# TASK INSTRUCTIONS:
1) In the blog post on charity and giving, what two things does the writer say the household is saving up for?
2) Continue the blog post on charity and giving from its last sentence.

Revanche over at A Gai Shan Life posted an interesting piece a few days ago. It’s an excellent post — and not just because she manages to reference both Lord of the Rings and Firefly.
She talks about attitudes toward charity and giving, having recently learned that a friend is opposed to it. He apparently feels that he’s done all the work himself and doesn’t owe anything to anyone.
I find the attitude very frustrating, and I know I’ve talked before about invisible privilege. Even I, a depressive with a physical disability, had so very much help/luck that it’s nearly impossible to list it all.
But what really got me thinking was – and here’s where I sound like a navel-gazing douchebag – my own comment.
I mentioned that I keep meaning to give to charities. But other than Goodwill donations, I just don’t. But as an afterthought I wrote, “I just feel like we’re constantly pummeled by bills. Plus we’re saving up for Tim’s dental implants which will be between $15k and $30k. And double pane windows. So I just never truly feel financially safe.”
And after I hit the Submit button, the last sentence kept running through my head. Thinking about it caused me a flurry of panic, which then caused an overwhelming sadness.

# Dataset entries:
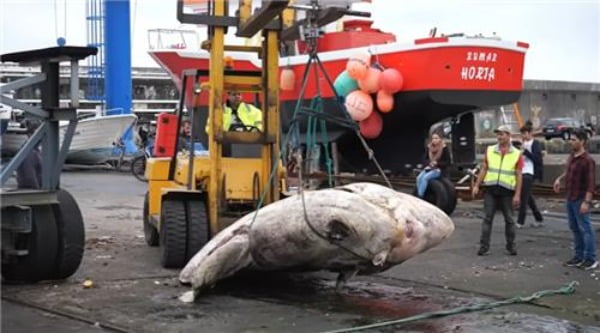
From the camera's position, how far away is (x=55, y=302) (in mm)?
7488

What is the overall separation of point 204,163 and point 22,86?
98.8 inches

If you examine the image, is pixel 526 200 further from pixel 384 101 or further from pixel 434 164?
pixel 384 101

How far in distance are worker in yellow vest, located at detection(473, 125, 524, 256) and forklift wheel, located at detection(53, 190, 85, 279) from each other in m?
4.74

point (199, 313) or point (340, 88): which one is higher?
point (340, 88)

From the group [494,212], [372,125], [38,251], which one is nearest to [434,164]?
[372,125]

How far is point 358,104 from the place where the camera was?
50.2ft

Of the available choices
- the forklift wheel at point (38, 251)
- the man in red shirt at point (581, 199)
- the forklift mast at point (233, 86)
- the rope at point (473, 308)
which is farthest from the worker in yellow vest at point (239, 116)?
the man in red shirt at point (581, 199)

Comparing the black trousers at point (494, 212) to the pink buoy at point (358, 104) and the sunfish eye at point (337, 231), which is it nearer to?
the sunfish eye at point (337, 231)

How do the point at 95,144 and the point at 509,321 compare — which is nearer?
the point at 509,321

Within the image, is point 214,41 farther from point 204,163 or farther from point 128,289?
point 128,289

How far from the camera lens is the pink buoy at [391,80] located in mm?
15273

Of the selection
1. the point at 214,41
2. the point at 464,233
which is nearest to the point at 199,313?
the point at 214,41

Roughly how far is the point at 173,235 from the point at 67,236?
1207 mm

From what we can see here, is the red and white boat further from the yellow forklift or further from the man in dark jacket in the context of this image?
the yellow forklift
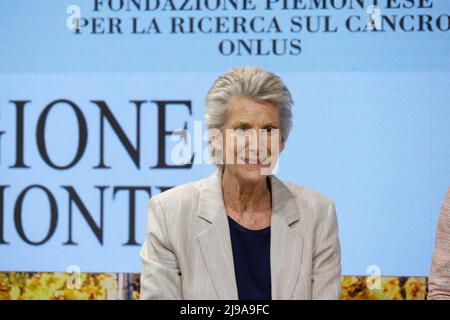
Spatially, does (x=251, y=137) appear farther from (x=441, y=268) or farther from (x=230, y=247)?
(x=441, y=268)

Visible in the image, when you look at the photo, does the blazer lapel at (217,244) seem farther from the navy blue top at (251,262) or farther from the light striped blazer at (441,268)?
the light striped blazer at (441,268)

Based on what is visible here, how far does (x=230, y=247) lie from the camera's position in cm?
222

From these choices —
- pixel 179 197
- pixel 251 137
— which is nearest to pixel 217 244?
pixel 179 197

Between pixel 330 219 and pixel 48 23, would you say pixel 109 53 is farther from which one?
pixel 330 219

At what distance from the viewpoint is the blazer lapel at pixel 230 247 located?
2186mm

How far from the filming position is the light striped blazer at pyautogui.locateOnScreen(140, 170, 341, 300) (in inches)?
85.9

---

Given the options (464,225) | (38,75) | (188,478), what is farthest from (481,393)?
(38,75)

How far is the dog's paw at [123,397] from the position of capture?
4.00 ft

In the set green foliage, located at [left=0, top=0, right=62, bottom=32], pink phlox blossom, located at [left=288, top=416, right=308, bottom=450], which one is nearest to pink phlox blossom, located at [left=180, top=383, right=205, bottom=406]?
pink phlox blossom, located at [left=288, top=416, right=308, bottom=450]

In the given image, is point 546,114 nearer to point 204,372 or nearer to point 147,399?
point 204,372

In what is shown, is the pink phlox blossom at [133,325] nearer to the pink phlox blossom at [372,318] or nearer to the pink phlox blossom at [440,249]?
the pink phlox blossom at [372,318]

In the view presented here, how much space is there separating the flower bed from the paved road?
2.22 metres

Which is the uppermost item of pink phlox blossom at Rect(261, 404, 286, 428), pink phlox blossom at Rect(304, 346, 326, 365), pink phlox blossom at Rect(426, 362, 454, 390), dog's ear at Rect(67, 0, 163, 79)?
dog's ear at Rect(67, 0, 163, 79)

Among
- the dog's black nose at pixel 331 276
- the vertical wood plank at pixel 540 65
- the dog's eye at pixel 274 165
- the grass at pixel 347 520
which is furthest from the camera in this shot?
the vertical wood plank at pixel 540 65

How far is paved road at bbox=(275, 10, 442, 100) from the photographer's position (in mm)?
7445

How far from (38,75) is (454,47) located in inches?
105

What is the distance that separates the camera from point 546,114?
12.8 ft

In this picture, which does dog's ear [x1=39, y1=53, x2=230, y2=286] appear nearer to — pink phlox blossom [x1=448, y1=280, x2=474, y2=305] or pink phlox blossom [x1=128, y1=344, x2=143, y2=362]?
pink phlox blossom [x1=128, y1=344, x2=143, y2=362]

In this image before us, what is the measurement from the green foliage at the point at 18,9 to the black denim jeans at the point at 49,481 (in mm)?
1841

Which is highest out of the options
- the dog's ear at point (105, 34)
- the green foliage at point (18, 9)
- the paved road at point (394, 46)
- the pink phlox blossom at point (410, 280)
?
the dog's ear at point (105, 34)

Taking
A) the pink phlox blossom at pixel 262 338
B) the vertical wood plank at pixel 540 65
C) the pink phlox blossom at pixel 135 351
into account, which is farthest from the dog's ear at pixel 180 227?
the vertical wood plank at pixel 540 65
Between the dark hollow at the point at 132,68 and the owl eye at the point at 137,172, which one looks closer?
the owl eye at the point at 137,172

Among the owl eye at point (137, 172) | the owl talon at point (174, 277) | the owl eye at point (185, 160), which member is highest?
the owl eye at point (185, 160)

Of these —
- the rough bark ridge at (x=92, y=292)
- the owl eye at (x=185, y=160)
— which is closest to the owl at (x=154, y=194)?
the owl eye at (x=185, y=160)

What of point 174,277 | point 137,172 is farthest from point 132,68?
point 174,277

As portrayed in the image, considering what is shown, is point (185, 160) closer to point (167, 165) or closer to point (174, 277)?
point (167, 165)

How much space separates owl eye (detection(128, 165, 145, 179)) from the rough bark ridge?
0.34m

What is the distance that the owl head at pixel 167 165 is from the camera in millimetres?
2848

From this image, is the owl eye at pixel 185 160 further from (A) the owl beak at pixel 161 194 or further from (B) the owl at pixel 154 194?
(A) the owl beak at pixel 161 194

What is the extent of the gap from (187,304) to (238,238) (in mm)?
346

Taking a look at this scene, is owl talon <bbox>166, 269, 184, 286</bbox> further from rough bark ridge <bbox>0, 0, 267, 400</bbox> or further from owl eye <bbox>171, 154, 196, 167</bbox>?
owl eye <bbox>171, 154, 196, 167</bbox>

# TASK RESULTS:
1) Tim's dental implants, which will cost between $15k and $30k, and double pane windows.

2)
I used to be exasperated by my mom’s bag lady syndrome. Granted, her finances have changed somewhat (though, ironically, she may be calmer now about finances than ever); but at the time she looked panicky whenever she was discussing saving and retirement.
I thought it was so sad that she couldn’t accept and enjoy how far she had come in a few years. I hated that she spent time and energy being upset and uneasy about her financial future.
Physician, heal thyself.
As I pointed out in my comment, I have some very valid expenses to be worried about. We need to tamp down our ridiculous energy bills – and, living next to a park, some sound insulation would be swell too – and Tim needs oral surgery within the next three years.
So in the next few years we’re looking at expenses equal to a year’s tuition at Harvard. Once we’re done with that, we can start saving just for the sake of saving.
And there will always be bills we didn’t anticipate. Like, say, the cost to brick up that wall so we can refinance. Or car repairs. (Though those come out of the car fund, thank goodness.) Or $300 to get the yard tamed. Or $400 for insulation. Or plumbing bills. Or… you get the point.
Having the big bills looming over me can sometimes be debilitating. It can be hard to feel sane, let alone safe.
It feels like we’re never putting much away. Part of that is because we’ve divided savings into the car fund, vacation fund, etc. But I know that the saved savings account will help make sure we’re stashing something away.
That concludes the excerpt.